The spate of northern Chinese restaurants crowding into town has made the gastronomy of the world’s most populous country the most exciting in Gotham. While Flushing now has nearly a score of places representing such far-flung locales as Tianjin, Qingdao, Lanzhou, Henan, Xi’an, Dongbei, and Beijing itself, Manhattan—still in the thrall of Cantonese and Fujianese food—has followed slowly, like a wayward child.
Starting 11 years ago, dumpling stalls began appearing along Eldridge and Allen streets, endearing themselves to immigrants, students, and foodies by providing their opulent, pork-stuffed purses at the bargain-basement price of five for a dollar. There was nary a grain of rice in sight. Sesame flatbreads amazed diners weaned exclusively on over-rice stir-fries, and what a contrast the thick-skinned dumplings made to the delicate har gow of the southern-style dim sum parlors!

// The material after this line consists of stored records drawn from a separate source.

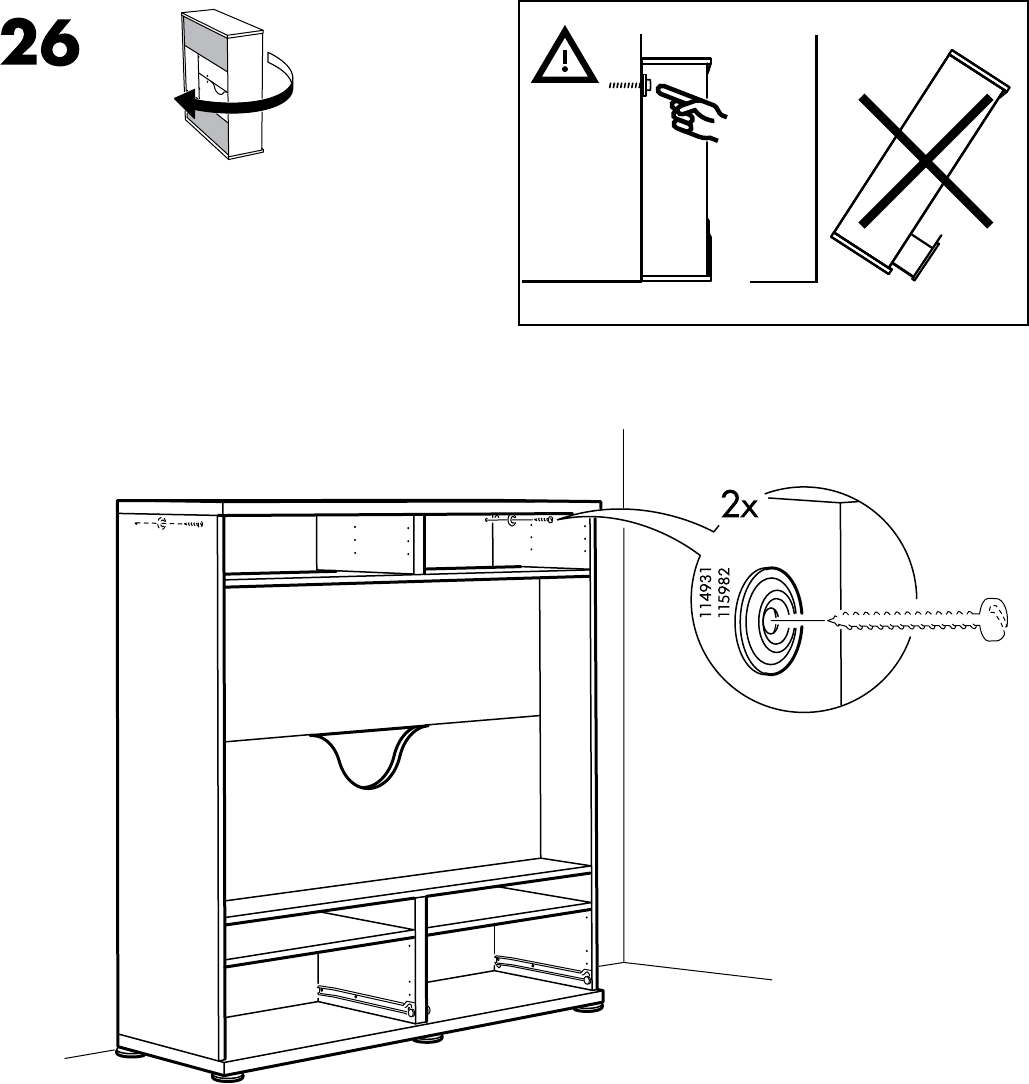 26

2x

114931
115982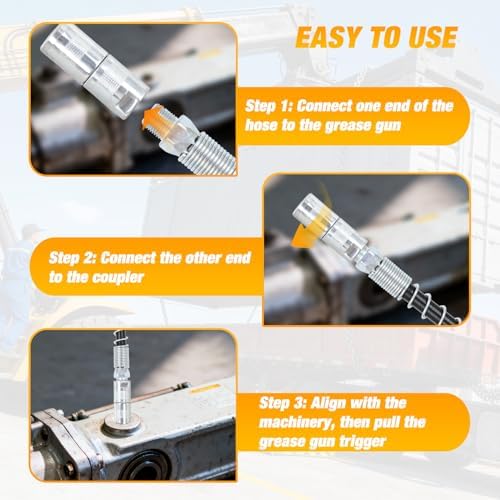 EASY TO USE

Step 1: Connect one end of the hose to the grease gun

Step 2: Connect the other end to the coupler

Step 3: Align with the machinery, then pull the grease gun trigger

Hand-pulled noodles originating in Lanzhou were the next northern phenomenon to hit Manhattan, and the thrump-thrump-thrump of stretched dough on counters all over the Lower East Side haunted our dreams. Following that, a cart vending cumin-dusted lamb kebabs materialized in the shadow of the Manhattan Bridge, demonstrating the Mandarin penchant for Silk Road spicing. Finally, in a stunning development, Xi’an Famous Foods arrived to occupy a narrow space in the building that housed 88 Palace, one of the Chinatown’s foremost Cantonese spots. It was like a small Rebel Alliance starship docking illicitly in the flank of a huge Galactic Empire vessel in Star Wars.
Nowadays, there’s even a branch of Xi’an Famous Foods in the East Village, and the Lower East Side has its first Henan restaurant, originating in a region of China that lies along the Yellow River. Given real estate constraints, we shouldn’t be surprised that diminutive He Nan Flavor focuses on noodles, which is all that many immigrants can afford. Located on Forsyth Street across from Sara D. Roosevelt Park, it lies amid Fujianese institutions, including the New Fuzhou Senior Association right next door. In the front window of the café, a woman stands methodically making noodles.
The dough is rolled out like pie dough then cut with a blade into wide, irregular fettuccine. Variously called hu mei, line noodles, or knife noodles, these make their way into beef and lamb soups that, like the pig-foot broth at Ippudo, are cloudy, rather than clear. The menu refers to them as “sour soups,” priced at $4.50 for a standard bowl, $5.50 for a bathtub. These come slightly sweetened with miniature red dates called jujubes. Two great choices present themselves: One features chunks of lamb (skin and integuments flapping), the other what is referred to with Appalachian gusto as “lamb innards.” Oxtails, clams, and mixed seafood constitute some of the other choices.
The noodles can also be deployed as bedrock for stews. Beef brisket hu mei ($6) is the most delicious—big, fatty hunks of cow in an agreeable brown gravy. It tastes like something you might eat in the American Midwest, till you dump on the rice vinegar, that is. Another topping emphasizes eggs and that newest of Chinese ingredients, tomatoes. Like something you might find in Beijing, a third over-noodle selection flaunts preserved black beans, ground meat, scallions, and baby bok choi. Even the things that seem vegetarian incorporate meat broths, so herbivores will have to content themselves with a cold-but-delicious appetizer assortment that includes seaweed, peanuts, and compressed bean curd turned into an approximation of chicken breast.
He Nan Flavor bakes the wheaten flatbreads we have learned to love at Xi’an Famous Foods, either plain (50 cents) or stuffed with meat ($2) to create what have come to be known as Chinese hamburgers. Hands down the most festive dish (and biggest feed) on the menu is “spicy big tray chicken” ($12), which is actually served in a wok. Laced with Sichuan peppercorns and cumin, the hearty red braise contains shards of bone-in chicken and slabs of potato, with a hidden flavor vector provided by fermented brown beans that look like limas. Once the solid parts have been consumed, the waitress offers noodles to soak up the wonderful sauce. Alternately, you can perform the same task with flatbreads.
A couple of anomalies on the menu might make you scratch your head. The soup with pork-stuffed fish balls is intended as a sop to Fujianese folks who dash in for a quick bite, while a dish called “sesame chicken” ($4.75) makes you wonder if it’s the same sticky, deep-fried staple served at neighborhood Cantonese restaurants. Speculate no longer: It is and the only thing in the place served over rice. As it happens, the sesame chicken is probably intended for you.